The World Cup, in all its glory and weakness, is on stage. The play has been impressive, the pageantry almost as impressive. There's a lot to like about something this big.
But for us RAMs, there needs to be something a little more RAMly, for lack of a better term.
"Violent"?
There needs to be a lot more players like England's Wayne Rooney, who was spitting fire when he was taken out of a recent game against Sweden, and fewer guys getting escorted off the pitch. On a stretcher.
"Soccer sucks because there's too many medics doing their job by exercising caution with injured players, and there's no tough soccer players except the one I just mentioned and the one I mentioned earlier when I was trying to illustrate how wimpy soccer players are, only to show how tough that player turned out to be after further inspection."
Sweet googly moogly.
4 comments:
USA Basketball: 2004 Olympic Bronze Medalists, 2002 World Championships- 6th place. Losses to Spain, Argentina, and Yugoslavia. The US has only won that tournament three times out of 14.
USA Hockey: Bounced from World Cup of Hockey by Finland, only 2 Olympic medals since 1961 in a sport where only about 10 countries compete.
USA Baseball: Bounced in second round of 2006 World Baseball Classic. This included losses to Mexico, South Korea and Canada.
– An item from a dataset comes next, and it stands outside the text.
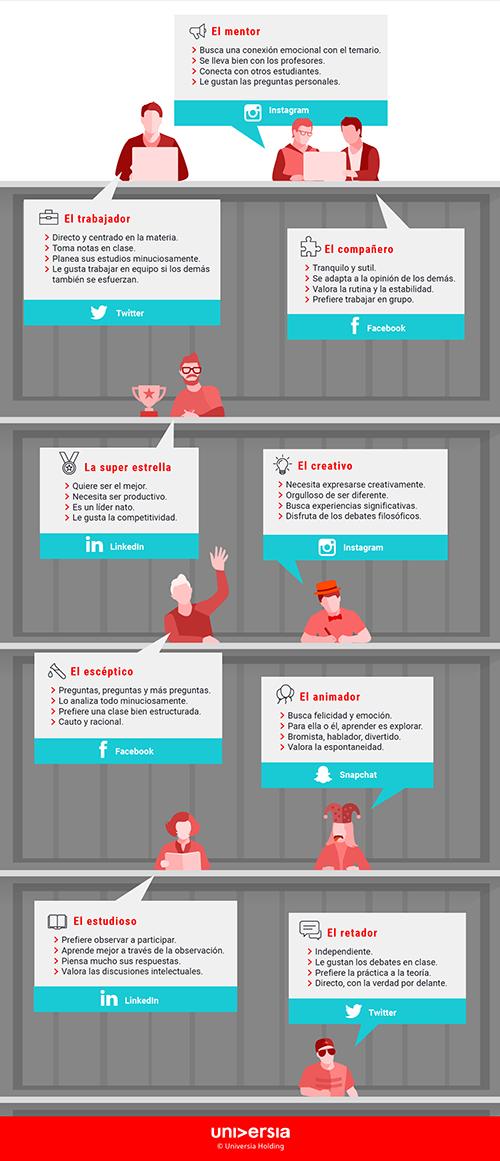 Infografía: Dime qué tipo de estudiante eres y te diré qué red social necesitas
If population is the key to World Cup success, then why did neither India or PR China qualify for the 2006 Finals in Germany?
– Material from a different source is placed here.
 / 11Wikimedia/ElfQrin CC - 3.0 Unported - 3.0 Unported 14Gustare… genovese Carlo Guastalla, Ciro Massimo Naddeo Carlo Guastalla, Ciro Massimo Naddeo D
I hate it when a horrible writer tries to make an argument that I agree with (at least, I agree with the conclusion, not the logic used to get there).
You think Morrisey's bad, check out this moron, Travis Lazarczyk, from Maine...
Team USA deserves yellow card for class
With regards to the "Team USA Deserves a Yellow Card for Class" piece, I can't help but wonder if the author A) saw the play and Reyna take a knee to knee shot in an already bad left knee; B) Reyna rejoining play gutting it out, and noticibly hobbling for 15 minutes before being subbed out; C) Reyna being helped down the stairs to the lockerroom by the trainers.
I won't defend the US' play in the tournament, because it was awful, but Reyna getting hurt wasn't a dive or any form of acting to be ashamed of.
And Rick Morrissey proves his idiocy every time he puts pen to paper. I've read to read a more ignorant sports writer in almost any national paper.